== Segment start ==
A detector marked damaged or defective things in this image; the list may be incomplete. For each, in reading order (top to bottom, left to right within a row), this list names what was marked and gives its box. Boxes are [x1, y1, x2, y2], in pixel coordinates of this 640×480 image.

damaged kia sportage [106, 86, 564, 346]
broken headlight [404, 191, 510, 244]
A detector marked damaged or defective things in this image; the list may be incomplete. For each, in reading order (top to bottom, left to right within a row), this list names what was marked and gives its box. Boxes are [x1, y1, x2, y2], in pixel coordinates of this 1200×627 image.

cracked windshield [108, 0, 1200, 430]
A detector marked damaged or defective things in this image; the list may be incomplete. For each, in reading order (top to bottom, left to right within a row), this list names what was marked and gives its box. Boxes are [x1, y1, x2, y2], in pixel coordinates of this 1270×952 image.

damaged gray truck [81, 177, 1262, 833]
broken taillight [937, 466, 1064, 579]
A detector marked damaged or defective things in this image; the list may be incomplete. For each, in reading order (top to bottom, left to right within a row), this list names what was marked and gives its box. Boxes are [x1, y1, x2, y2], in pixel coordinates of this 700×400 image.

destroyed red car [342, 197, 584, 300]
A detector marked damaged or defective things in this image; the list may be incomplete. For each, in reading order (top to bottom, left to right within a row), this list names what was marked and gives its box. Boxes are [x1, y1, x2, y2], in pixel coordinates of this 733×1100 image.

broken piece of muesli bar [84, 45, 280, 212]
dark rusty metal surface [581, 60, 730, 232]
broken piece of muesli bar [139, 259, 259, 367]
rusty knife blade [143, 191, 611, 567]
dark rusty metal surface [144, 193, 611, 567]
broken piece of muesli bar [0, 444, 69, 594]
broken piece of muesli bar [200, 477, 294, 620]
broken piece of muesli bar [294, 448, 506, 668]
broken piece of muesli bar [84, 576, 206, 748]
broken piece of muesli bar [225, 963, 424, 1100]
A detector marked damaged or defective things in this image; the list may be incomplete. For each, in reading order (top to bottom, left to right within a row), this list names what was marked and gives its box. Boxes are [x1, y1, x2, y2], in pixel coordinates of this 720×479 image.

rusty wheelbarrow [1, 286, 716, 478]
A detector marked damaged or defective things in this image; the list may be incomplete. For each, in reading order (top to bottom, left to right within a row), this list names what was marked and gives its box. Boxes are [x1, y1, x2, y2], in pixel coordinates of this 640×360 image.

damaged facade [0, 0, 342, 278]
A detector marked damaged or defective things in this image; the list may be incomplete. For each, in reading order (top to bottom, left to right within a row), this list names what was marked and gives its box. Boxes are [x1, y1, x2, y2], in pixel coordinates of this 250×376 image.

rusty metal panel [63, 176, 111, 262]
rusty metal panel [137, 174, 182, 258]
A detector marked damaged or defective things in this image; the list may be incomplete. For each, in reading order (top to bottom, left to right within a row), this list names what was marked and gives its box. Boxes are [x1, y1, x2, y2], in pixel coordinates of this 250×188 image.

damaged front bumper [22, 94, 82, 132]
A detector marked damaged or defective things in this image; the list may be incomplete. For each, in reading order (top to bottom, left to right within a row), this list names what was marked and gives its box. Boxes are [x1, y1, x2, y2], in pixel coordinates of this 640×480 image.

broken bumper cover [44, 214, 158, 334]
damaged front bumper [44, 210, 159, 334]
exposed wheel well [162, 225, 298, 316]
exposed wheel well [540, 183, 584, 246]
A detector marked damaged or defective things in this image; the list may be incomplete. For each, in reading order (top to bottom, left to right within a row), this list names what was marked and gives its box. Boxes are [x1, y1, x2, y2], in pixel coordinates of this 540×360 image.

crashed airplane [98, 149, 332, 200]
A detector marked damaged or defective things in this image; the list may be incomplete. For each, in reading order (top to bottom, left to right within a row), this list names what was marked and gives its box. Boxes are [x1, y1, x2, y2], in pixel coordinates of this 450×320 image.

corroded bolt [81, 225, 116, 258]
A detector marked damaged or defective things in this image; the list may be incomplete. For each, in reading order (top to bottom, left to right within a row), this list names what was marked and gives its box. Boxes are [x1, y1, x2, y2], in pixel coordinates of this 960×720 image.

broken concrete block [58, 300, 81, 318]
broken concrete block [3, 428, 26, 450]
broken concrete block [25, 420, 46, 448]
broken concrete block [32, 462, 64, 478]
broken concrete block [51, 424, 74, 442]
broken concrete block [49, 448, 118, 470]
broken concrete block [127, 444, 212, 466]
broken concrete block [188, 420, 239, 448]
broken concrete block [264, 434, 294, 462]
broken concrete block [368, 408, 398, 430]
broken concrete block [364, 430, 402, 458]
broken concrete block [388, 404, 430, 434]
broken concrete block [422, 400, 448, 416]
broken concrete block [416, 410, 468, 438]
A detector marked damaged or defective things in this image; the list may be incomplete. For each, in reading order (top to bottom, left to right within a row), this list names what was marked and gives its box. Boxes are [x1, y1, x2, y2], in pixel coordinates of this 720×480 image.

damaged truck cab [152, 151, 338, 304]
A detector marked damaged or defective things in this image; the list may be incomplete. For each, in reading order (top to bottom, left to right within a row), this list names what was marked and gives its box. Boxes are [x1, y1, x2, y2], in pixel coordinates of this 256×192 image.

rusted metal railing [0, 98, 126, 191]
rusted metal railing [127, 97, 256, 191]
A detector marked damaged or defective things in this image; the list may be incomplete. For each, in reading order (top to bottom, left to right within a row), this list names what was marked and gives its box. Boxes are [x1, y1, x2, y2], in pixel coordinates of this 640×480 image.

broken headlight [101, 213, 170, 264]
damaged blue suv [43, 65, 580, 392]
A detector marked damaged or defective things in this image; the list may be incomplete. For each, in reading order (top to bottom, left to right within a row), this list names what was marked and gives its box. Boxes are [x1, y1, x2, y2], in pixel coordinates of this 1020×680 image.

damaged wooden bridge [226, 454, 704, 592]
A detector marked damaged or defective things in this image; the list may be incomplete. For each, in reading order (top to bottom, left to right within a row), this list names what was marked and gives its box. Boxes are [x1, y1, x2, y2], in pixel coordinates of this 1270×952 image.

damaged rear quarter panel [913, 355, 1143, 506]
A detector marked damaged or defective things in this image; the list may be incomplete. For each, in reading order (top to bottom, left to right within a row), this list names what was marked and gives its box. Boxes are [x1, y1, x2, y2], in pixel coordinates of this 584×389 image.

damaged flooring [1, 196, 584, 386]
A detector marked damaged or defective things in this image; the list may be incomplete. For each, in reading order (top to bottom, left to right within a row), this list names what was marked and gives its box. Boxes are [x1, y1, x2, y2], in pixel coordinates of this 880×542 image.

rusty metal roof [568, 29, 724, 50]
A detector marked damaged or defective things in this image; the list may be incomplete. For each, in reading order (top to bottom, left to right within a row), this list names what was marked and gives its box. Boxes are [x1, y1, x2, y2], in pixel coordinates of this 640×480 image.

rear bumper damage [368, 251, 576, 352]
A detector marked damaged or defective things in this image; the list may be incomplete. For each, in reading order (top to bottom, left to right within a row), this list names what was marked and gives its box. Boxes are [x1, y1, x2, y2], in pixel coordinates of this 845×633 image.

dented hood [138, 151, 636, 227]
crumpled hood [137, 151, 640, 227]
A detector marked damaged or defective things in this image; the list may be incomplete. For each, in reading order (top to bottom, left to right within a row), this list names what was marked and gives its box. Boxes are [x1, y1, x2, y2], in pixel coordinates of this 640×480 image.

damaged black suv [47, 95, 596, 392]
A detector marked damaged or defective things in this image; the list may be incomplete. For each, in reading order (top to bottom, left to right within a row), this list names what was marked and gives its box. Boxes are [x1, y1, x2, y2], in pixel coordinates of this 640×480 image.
== Segment end ==
_TO DO_: The data above should be reproduced in full, word for word.

_YOUR SOLUTION_:
A detector marked damaged or defective things in this image; the list may be incomplete. For each, in reading order (top to bottom, left to right within a row), this list names what was marked and gives its box. Boxes are [x1, y1, x2, y2], in pixel coordinates of this 640×480 image.

damaged kia sportage [106, 86, 564, 346]
broken headlight [404, 191, 510, 244]
A detector marked damaged or defective things in this image; the list may be incomplete. For each, in reading order (top to bottom, left to right within a row), this list names what was marked and gives its box. Boxes are [x1, y1, x2, y2], in pixel coordinates of this 1200×627 image.

cracked windshield [108, 0, 1200, 430]
A detector marked damaged or defective things in this image; the list may be incomplete. For each, in reading order (top to bottom, left to right within a row), this list names what was marked and gives its box. Boxes are [x1, y1, x2, y2], in pixel coordinates of this 1270×952 image.

damaged gray truck [81, 177, 1262, 833]
broken taillight [937, 466, 1064, 579]
A detector marked damaged or defective things in this image; the list may be incomplete. For each, in reading order (top to bottom, left to right within a row), this list names what was marked and gives its box. Boxes are [x1, y1, x2, y2], in pixel coordinates of this 700×400 image.

destroyed red car [342, 197, 584, 300]
A detector marked damaged or defective things in this image; the list may be incomplete. For each, in reading order (top to bottom, left to right within a row), this list names what was marked and gives its box. Boxes are [x1, y1, x2, y2], in pixel coordinates of this 733×1100 image.

broken piece of muesli bar [84, 45, 280, 212]
dark rusty metal surface [581, 60, 730, 232]
broken piece of muesli bar [139, 259, 259, 367]
rusty knife blade [143, 191, 611, 567]
dark rusty metal surface [144, 193, 611, 567]
broken piece of muesli bar [0, 444, 69, 594]
broken piece of muesli bar [200, 477, 294, 620]
broken piece of muesli bar [294, 448, 506, 668]
broken piece of muesli bar [84, 576, 206, 748]
broken piece of muesli bar [225, 963, 424, 1100]
A detector marked damaged or defective things in this image; the list may be incomplete. For each, in reading order (top to bottom, left to right within a row), this list names what was marked and gives its box. Boxes are [x1, y1, x2, y2], in pixel coordinates of this 720×479 image.

rusty wheelbarrow [1, 286, 716, 478]
A detector marked damaged or defective things in this image; the list may be incomplete. For each, in reading order (top to bottom, left to right within a row), this list names what was marked and gives its box. Boxes are [x1, y1, x2, y2], in pixel coordinates of this 640×360 image.

damaged facade [0, 0, 342, 278]
A detector marked damaged or defective things in this image; the list may be incomplete. For each, in reading order (top to bottom, left to right within a row), this list names what was marked and gives its box. Boxes are [x1, y1, x2, y2], in pixel coordinates of this 250×376 image.

rusty metal panel [63, 176, 111, 262]
rusty metal panel [137, 174, 182, 258]
A detector marked damaged or defective things in this image; the list may be incomplete. For each, in reading order (top to bottom, left to right within a row), this list names what was marked and gives its box. Boxes are [x1, y1, x2, y2], in pixel coordinates of this 250×188 image.

damaged front bumper [22, 94, 82, 132]
A detector marked damaged or defective things in this image; the list may be incomplete. For each, in reading order (top to bottom, left to right within a row), this list names what was marked and gives its box. Boxes are [x1, y1, x2, y2], in pixel coordinates of this 640×480 image.

broken bumper cover [44, 214, 158, 334]
damaged front bumper [44, 210, 159, 334]
exposed wheel well [162, 225, 298, 316]
exposed wheel well [540, 183, 584, 246]
A detector marked damaged or defective things in this image; the list may be incomplete. For each, in reading order (top to bottom, left to right within a row), this list names what was marked and gives its box. Boxes are [x1, y1, x2, y2], in pixel coordinates of this 540×360 image.

crashed airplane [98, 149, 332, 200]
A detector marked damaged or defective things in this image; the list may be incomplete. For each, in reading order (top to bottom, left to right within a row), this list names what was marked and gives its box. Boxes are [x1, y1, x2, y2], in pixel coordinates of this 450×320 image.

corroded bolt [81, 225, 116, 258]
A detector marked damaged or defective things in this image; the list may be incomplete. For each, in reading order (top to bottom, left to right within a row), this list names what was marked and gives its box. Boxes are [x1, y1, x2, y2], in pixel coordinates of this 960×720 image.

broken concrete block [58, 300, 81, 318]
broken concrete block [3, 428, 26, 450]
broken concrete block [25, 420, 46, 448]
broken concrete block [32, 462, 64, 478]
broken concrete block [51, 424, 74, 442]
broken concrete block [49, 448, 118, 470]
broken concrete block [127, 444, 212, 466]
broken concrete block [188, 420, 239, 448]
broken concrete block [264, 434, 294, 462]
broken concrete block [368, 408, 398, 430]
broken concrete block [364, 430, 402, 458]
broken concrete block [388, 404, 430, 434]
broken concrete block [422, 400, 448, 416]
broken concrete block [416, 410, 468, 438]
A detector marked damaged or defective things in this image; the list may be incomplete. For each, in reading order (top to bottom, left to right within a row), this list names what was marked and gives its box. Boxes are [x1, y1, x2, y2], in pixel coordinates of this 720×480 image.

damaged truck cab [152, 151, 338, 304]
A detector marked damaged or defective things in this image; the list may be incomplete. For each, in reading order (top to bottom, left to right within a row), this list names what was marked and gives its box. Boxes are [x1, y1, x2, y2], in pixel coordinates of this 256×192 image.

rusted metal railing [0, 98, 126, 191]
rusted metal railing [127, 97, 256, 191]
A detector marked damaged or defective things in this image; the list may be incomplete. For each, in reading order (top to bottom, left to right within a row), this list names what was marked and gives its box. Boxes are [x1, y1, x2, y2], in pixel coordinates of this 640×480 image.

broken headlight [101, 213, 170, 264]
damaged blue suv [43, 65, 580, 392]
A detector marked damaged or defective things in this image; the list may be incomplete. For each, in reading order (top to bottom, left to right within a row), this list names what was marked and gives its box. Boxes are [x1, y1, x2, y2], in pixel coordinates of this 1020×680 image.

damaged wooden bridge [226, 454, 704, 592]
A detector marked damaged or defective things in this image; the list may be incomplete. For each, in reading order (top to bottom, left to right within a row), this list names what was marked and gives its box. Boxes are [x1, y1, x2, y2], in pixel coordinates of this 1270×952 image.

damaged rear quarter panel [913, 355, 1143, 506]
A detector marked damaged or defective things in this image; the list may be incomplete. For each, in reading order (top to bottom, left to right within a row), this list names what was marked and gives its box. Boxes are [x1, y1, x2, y2], in pixel coordinates of this 584×389 image.

damaged flooring [1, 196, 584, 386]
A detector marked damaged or defective things in this image; the list may be incomplete. For each, in reading order (top to bottom, left to right within a row), this list names what was marked and gives its box. Boxes are [x1, y1, x2, y2], in pixel coordinates of this 880×542 image.

rusty metal roof [568, 29, 724, 50]
A detector marked damaged or defective things in this image; the list may be incomplete. For each, in reading order (top to bottom, left to right within a row), this list names what was marked and gives its box. Boxes are [x1, y1, x2, y2], in pixel coordinates of this 640×480 image.

rear bumper damage [368, 251, 576, 352]
A detector marked damaged or defective things in this image; the list may be incomplete. For each, in reading order (top to bottom, left to right within a row), this list names what was marked and gives its box. Boxes are [x1, y1, x2, y2], in pixel coordinates of this 845×633 image.

dented hood [138, 151, 636, 227]
crumpled hood [137, 151, 640, 227]
A detector marked damaged or defective things in this image; the list may be incomplete. For each, in reading order (top to bottom, left to right within a row), this list names what was marked and gives its box. Boxes are [x1, y1, x2, y2], in pixel coordinates of this 640×480 image.

damaged black suv [47, 95, 596, 392]
A detector marked damaged or defective things in this image; the list may be incomplete. For each, in reading order (top to bottom, left to right within a row), this list names what was marked and gives its box. Boxes are [x1, y1, x2, y2], in pixel coordinates of this 640×480 image.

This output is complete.